Scene-based reasoning records:

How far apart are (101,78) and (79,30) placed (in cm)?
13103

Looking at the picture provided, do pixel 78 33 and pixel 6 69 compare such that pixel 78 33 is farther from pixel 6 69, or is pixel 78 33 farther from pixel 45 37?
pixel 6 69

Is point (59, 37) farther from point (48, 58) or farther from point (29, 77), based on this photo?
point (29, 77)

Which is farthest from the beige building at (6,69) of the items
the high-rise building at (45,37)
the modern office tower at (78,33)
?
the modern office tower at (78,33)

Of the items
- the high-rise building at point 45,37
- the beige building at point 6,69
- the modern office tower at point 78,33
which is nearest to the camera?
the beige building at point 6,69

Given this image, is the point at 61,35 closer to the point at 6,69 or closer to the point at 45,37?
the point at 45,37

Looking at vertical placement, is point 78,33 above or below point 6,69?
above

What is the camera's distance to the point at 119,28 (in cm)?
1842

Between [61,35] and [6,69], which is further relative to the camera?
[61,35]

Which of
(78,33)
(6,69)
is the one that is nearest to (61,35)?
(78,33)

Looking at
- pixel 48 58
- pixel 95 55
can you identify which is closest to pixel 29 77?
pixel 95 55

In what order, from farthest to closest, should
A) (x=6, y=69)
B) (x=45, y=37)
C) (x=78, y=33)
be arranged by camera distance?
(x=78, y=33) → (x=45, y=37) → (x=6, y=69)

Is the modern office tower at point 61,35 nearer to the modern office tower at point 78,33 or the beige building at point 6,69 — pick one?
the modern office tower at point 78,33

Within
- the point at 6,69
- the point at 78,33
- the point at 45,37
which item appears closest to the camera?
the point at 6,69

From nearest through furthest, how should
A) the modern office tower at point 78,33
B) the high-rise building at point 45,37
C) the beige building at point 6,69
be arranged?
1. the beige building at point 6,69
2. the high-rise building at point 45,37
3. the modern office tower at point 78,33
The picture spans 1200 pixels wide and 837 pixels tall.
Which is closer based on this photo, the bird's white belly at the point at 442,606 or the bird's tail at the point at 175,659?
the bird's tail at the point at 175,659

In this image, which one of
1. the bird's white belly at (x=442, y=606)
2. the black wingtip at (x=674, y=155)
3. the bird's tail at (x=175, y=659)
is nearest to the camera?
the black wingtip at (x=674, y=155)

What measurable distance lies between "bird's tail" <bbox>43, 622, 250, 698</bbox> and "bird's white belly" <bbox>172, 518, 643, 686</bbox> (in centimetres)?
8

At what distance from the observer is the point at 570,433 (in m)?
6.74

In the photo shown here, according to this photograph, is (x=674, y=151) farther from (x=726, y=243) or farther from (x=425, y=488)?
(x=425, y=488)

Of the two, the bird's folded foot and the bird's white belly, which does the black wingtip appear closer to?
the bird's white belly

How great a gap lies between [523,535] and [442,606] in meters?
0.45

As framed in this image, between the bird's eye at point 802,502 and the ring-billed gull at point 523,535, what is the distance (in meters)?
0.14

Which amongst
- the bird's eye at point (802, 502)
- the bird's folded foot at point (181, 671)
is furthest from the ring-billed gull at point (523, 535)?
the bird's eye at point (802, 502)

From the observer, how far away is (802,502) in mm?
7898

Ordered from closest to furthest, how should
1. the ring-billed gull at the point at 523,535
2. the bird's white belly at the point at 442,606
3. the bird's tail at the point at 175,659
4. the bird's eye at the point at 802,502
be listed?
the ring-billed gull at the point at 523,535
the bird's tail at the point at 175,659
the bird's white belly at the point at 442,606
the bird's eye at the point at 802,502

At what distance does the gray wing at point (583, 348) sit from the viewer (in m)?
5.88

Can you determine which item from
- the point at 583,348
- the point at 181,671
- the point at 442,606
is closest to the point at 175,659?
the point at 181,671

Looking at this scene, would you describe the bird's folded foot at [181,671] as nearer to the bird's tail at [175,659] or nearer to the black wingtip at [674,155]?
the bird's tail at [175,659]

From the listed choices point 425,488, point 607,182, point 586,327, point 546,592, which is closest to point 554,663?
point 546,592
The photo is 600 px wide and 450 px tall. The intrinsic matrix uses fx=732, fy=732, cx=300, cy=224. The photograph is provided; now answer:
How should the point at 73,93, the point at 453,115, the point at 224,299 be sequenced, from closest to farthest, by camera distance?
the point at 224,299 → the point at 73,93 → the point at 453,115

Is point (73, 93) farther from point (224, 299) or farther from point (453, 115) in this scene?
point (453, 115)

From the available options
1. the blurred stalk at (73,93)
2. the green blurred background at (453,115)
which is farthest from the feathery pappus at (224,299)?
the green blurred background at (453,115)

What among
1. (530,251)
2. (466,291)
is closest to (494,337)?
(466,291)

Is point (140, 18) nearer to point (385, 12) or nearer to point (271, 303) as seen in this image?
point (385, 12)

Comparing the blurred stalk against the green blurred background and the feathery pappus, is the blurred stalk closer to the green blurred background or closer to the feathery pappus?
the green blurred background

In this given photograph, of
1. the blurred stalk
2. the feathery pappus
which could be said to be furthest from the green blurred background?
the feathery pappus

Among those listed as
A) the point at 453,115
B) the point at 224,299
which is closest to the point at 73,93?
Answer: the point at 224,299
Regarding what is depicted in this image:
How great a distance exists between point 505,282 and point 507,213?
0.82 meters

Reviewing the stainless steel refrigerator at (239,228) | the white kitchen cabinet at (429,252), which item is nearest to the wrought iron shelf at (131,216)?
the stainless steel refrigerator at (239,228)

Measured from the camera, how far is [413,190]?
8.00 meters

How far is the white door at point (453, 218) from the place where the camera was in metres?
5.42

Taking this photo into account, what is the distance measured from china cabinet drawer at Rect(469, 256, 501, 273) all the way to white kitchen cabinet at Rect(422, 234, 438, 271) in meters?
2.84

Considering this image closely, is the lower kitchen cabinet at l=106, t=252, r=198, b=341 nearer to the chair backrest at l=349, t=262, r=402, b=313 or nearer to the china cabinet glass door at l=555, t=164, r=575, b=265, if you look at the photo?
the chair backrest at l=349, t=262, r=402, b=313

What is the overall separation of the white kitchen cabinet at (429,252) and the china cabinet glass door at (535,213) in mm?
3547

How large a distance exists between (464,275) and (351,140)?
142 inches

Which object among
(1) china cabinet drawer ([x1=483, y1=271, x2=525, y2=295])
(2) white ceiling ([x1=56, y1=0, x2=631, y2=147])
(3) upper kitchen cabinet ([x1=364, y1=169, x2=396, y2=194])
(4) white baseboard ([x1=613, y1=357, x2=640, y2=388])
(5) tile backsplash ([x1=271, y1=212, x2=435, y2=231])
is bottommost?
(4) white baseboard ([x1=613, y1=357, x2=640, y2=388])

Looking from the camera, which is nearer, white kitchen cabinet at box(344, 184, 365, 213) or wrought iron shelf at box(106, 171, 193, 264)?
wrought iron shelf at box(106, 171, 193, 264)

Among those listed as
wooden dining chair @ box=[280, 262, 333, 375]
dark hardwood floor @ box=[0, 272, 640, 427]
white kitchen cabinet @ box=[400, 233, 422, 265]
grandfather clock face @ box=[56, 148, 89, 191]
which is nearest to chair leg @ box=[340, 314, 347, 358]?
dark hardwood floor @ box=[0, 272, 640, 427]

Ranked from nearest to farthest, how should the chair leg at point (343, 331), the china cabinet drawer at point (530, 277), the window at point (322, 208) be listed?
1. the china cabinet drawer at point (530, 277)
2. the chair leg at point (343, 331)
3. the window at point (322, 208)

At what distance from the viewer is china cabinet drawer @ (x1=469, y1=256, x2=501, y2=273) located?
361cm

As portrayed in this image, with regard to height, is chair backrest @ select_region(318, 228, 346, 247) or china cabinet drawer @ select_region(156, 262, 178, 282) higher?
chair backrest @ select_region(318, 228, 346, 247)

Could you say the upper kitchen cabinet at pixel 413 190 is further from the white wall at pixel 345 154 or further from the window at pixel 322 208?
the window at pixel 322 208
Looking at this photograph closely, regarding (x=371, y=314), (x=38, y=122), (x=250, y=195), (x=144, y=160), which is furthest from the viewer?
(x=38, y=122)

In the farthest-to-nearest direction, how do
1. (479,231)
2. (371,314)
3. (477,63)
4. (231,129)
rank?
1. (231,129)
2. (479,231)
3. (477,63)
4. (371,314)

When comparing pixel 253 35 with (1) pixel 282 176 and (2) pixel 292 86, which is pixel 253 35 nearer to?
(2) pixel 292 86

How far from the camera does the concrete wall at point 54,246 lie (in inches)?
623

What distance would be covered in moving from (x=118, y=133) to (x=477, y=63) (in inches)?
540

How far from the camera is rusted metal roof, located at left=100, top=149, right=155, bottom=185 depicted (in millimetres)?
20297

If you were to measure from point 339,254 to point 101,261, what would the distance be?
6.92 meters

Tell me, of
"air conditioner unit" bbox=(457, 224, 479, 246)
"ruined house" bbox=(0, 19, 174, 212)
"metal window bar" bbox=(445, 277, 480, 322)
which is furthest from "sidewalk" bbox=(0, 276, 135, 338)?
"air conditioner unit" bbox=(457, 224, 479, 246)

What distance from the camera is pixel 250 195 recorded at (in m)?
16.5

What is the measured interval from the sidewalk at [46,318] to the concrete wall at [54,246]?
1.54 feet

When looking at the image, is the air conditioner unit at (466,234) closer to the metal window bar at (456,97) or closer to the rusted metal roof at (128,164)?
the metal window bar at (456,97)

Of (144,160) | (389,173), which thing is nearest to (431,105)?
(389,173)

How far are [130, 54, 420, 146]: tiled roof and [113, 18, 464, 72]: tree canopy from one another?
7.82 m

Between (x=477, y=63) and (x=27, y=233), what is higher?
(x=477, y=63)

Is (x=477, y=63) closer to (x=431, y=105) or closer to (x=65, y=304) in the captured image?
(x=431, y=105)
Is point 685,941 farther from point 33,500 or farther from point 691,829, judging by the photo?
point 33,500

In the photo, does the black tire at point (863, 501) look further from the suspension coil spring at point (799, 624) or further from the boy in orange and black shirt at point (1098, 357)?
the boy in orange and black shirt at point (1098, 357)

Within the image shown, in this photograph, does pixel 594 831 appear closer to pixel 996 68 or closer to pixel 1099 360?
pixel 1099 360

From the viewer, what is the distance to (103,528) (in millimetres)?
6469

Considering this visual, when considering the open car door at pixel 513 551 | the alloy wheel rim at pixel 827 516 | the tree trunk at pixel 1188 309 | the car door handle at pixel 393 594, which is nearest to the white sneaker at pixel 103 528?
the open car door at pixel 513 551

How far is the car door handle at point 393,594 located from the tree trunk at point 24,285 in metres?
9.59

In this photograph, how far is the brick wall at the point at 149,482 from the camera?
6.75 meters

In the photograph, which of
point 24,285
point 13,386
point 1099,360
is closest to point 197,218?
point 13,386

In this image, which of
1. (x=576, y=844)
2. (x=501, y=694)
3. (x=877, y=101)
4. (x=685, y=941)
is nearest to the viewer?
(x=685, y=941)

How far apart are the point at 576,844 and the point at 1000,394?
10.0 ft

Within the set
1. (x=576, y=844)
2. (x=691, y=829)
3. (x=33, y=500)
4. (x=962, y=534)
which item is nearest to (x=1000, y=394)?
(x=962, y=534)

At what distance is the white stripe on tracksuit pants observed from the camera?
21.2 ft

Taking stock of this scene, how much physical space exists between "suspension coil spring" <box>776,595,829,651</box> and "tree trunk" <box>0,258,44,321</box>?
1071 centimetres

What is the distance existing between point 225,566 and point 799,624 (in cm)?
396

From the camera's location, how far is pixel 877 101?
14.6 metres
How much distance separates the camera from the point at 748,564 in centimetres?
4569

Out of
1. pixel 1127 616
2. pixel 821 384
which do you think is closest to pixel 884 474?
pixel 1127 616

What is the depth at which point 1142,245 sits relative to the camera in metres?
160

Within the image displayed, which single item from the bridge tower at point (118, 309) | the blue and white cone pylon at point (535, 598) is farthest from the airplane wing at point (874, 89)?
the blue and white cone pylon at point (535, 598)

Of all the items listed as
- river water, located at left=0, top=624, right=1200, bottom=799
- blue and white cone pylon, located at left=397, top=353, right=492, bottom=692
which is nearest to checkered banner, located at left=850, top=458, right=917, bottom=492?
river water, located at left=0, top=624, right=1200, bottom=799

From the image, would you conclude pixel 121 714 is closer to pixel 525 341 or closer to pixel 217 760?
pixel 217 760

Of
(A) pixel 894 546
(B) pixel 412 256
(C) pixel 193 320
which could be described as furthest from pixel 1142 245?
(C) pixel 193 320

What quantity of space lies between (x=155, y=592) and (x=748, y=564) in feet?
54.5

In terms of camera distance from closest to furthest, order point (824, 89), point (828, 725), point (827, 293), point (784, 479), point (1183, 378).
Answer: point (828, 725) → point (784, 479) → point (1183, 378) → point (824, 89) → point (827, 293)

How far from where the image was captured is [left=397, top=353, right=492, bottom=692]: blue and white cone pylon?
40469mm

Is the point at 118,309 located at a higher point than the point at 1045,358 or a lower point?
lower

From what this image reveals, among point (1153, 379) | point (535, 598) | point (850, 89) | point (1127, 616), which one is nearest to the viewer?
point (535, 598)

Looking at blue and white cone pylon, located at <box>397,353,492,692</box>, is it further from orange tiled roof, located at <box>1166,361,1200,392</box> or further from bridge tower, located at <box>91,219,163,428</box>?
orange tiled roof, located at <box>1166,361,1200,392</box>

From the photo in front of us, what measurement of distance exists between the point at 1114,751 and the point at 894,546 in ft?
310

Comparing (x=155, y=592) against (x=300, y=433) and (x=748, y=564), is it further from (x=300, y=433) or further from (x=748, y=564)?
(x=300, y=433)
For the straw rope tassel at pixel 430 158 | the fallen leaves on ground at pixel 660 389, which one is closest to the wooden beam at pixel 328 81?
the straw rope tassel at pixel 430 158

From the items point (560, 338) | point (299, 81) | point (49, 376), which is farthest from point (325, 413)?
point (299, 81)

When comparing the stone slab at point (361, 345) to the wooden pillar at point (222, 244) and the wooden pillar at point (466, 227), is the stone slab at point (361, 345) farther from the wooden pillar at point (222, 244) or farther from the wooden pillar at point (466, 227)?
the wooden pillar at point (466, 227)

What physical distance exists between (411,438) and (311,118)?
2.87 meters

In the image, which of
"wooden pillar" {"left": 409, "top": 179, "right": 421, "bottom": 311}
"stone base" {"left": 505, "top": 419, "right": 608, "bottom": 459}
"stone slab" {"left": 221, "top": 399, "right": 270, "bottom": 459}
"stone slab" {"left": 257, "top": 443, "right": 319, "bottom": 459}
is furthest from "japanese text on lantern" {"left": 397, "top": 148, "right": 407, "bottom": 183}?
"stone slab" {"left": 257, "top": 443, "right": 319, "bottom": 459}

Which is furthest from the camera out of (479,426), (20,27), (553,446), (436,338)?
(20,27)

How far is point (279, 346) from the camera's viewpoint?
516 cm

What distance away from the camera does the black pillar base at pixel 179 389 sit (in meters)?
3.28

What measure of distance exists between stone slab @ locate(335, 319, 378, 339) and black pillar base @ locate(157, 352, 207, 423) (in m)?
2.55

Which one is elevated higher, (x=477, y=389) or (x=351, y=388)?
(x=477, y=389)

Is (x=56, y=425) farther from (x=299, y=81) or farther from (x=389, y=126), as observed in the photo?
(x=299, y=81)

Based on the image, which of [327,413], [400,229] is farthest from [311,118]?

_WHAT IS ASKED_:
Reproduce word for word the records section that begins with the line containing "From the listed" and ends with the line containing "8.00 meters", including both of those lines.

_WRITTEN SOLUTION_:
From the listed choices point 425,488, point 607,182, point 586,327, point 546,592, which is closest to point 554,663?
point 546,592
The photo is 600 px wide and 450 px tall. The intrinsic matrix uses fx=732, fy=732, cx=300, cy=224. The photograph is provided; now answer:
How should the point at 73,93, the point at 453,115, the point at 224,299 be sequenced, from closest to farthest, by camera distance?
the point at 224,299 → the point at 73,93 → the point at 453,115

Is point (73, 93) farther from point (224, 299) or farther from point (453, 115) in this scene?
point (453, 115)

From the available options
1. the blurred stalk at (73,93)
2. the green blurred background at (453,115)
which is farthest from the feathery pappus at (224,299)?
the green blurred background at (453,115)

What among
1. (530,251)
2. (466,291)
is closest to (494,337)?
(466,291)

Is point (140, 18) nearer to point (385, 12) or nearer to point (271, 303) as seen in this image?
point (385, 12)

Comparing the blurred stalk against the green blurred background and the feathery pappus, is the blurred stalk closer to the green blurred background or closer to the feathery pappus?
the green blurred background

In this given photograph, of
1. the blurred stalk
2. the feathery pappus
which could be said to be furthest from the green blurred background?
the feathery pappus

Among those listed as
A) the point at 453,115
B) the point at 224,299
which is closest to the point at 73,93?
Answer: the point at 224,299
Regarding what is depicted in this image:
How great a distance exists between point 505,282 and point 507,213?
0.82 meters

Reviewing the stainless steel refrigerator at (239,228) | the white kitchen cabinet at (429,252), which item is nearest to the wrought iron shelf at (131,216)?
the stainless steel refrigerator at (239,228)

Measured from the camera, how far is [413,190]?
8.00 meters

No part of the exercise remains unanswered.